7 Şubat 1929’da Denizli’nin Sarayköy ilçesinde dört katlı bir Rum konağında dünyaya gelir Aysel Gürel. Aysel Gürel’in çocukluğunun ilk yılları burada geçer. Daha sonrasında savcı olan babasının tayini dolayısıyla Trabzon’a taşınırlar.
Sanat Hayatına İlk Adım
Aysel Gürel sanat dünyasına ilk adımını Trabzon’da atar. 15 yaşındayken Trabzon Halk Evi’nde tiyatroya başlar.

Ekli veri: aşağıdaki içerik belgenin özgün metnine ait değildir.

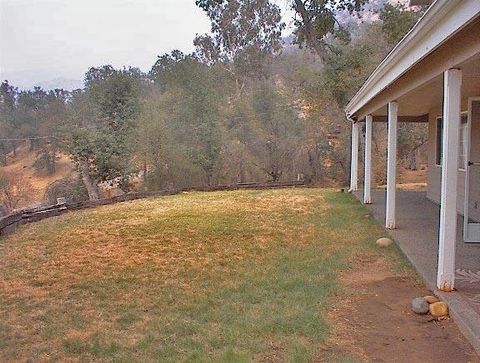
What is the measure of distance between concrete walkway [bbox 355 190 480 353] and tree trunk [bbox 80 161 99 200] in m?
10.0

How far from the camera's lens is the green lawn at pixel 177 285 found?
3.33 m

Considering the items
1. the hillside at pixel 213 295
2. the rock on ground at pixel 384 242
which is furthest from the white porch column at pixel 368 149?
the rock on ground at pixel 384 242

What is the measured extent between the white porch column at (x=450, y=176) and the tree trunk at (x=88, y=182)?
13.9m

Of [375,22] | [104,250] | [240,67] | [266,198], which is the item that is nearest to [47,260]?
[104,250]

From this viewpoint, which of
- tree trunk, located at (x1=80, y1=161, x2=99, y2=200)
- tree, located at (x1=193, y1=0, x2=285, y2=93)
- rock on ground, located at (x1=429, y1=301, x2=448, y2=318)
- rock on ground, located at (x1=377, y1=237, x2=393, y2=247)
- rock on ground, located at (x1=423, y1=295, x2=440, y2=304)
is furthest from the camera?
tree, located at (x1=193, y1=0, x2=285, y2=93)

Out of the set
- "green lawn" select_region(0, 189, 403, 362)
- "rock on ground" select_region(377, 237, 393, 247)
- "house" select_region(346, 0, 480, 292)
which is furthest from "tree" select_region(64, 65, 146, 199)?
"rock on ground" select_region(377, 237, 393, 247)

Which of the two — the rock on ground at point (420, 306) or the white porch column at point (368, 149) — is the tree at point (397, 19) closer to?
the white porch column at point (368, 149)

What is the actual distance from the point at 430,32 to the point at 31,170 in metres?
26.0

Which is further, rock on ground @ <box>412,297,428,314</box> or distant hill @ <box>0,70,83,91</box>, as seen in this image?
distant hill @ <box>0,70,83,91</box>

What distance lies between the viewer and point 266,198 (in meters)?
12.7

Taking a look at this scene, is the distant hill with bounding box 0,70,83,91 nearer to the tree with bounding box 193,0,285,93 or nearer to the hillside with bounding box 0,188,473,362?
the tree with bounding box 193,0,285,93

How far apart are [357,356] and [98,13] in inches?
1030

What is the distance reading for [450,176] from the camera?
409 cm

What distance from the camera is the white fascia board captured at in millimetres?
3230
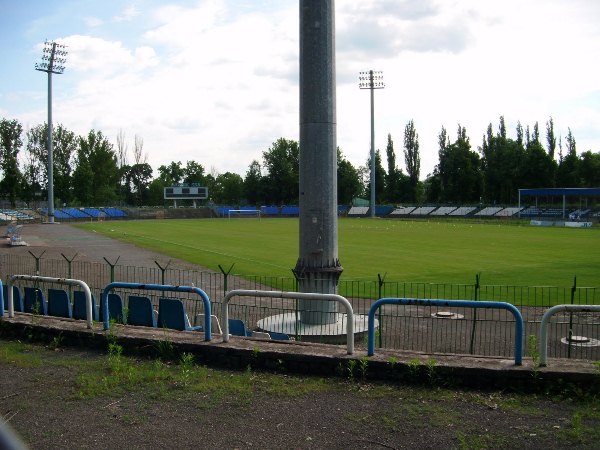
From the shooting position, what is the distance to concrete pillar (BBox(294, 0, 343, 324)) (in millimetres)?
10375

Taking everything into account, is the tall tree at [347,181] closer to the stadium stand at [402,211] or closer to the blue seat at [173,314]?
the stadium stand at [402,211]

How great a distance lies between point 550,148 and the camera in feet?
299

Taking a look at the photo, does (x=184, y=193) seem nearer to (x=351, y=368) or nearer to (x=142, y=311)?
(x=142, y=311)

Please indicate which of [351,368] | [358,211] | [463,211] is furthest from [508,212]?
[351,368]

Kendisi bir röportajında Trabzon Halk Evi’nde başlayan sanat macerasını şu şekilde anlatır:
“Orta sondaydım. Devlet Tiyatrosu oyuncusu Talat Gözbak askerliğini yapmak üzere Trabzon’a gelmişti. Halk evinin kapısına “oyun oynayacak kız aranıyor” diye ilan astılar. Hemen koştum müracaat ettim. Talat Bey bana baktı ve çok sıskasın dedi. Fakat başka müracaat eden olmadığı için beni oynatmak zorunda kaldılar. Trabzon’daki eski bir kilise sinemaya çevrilmişti, orada sahne aldık. Ertesi gün gazetelerde “memleketimizin medarı iftiharı bir genç kız neşet etti” diye haber çıktı.”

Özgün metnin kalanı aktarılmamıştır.